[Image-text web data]

——————————

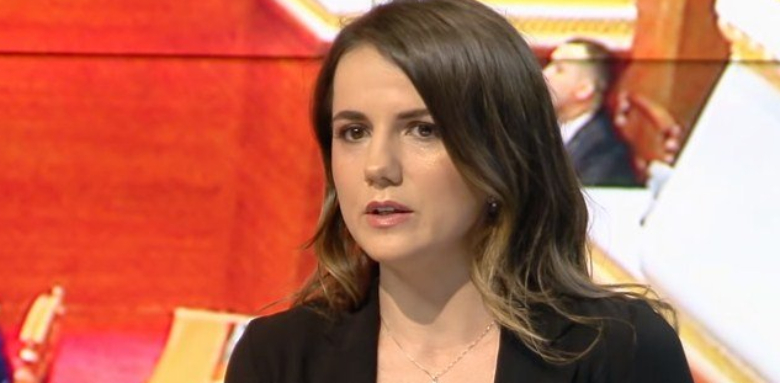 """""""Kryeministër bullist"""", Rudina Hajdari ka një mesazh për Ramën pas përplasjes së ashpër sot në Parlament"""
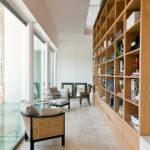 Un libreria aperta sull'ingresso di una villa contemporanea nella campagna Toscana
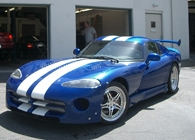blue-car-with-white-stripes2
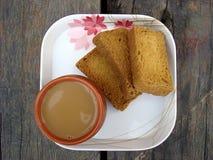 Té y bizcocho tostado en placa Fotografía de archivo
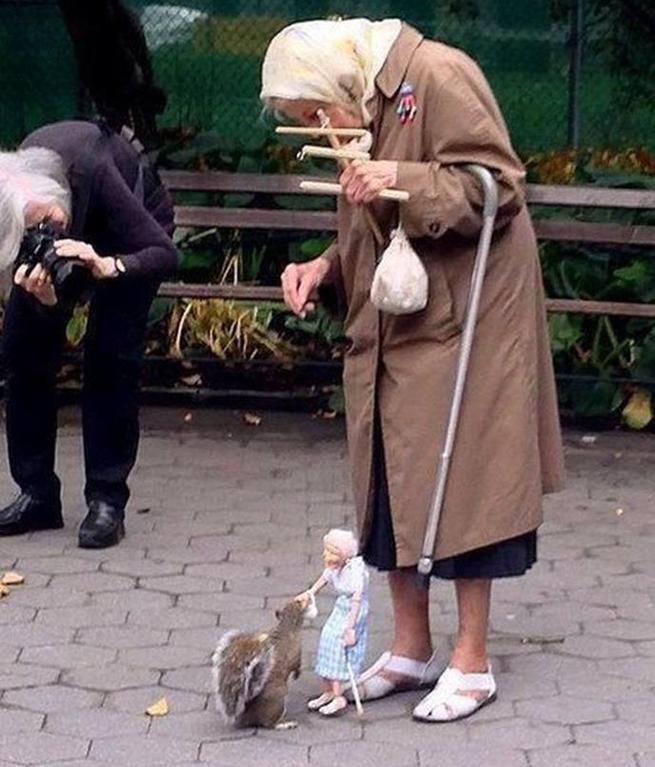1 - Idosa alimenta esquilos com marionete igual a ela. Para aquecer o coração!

——————————

YOUR TASK: Your answer must be an exact repeat of the records above, with the pictures left out.

REPLY:
 """""""Kryeministër bullist"""", Rudina Hajdari ka një mesazh për Ramën pas përplasjes së ashpër sot në Parlament"""
 Un libreria aperta sull'ingresso di una villa contemporanea nella campagna Toscana
blue-car-with-white-stripes2
 Té y bizcocho tostado en placa Fotografía de archivo
1 - Idosa alimenta esquilos com marionete igual a ela. Para aquecer o coração!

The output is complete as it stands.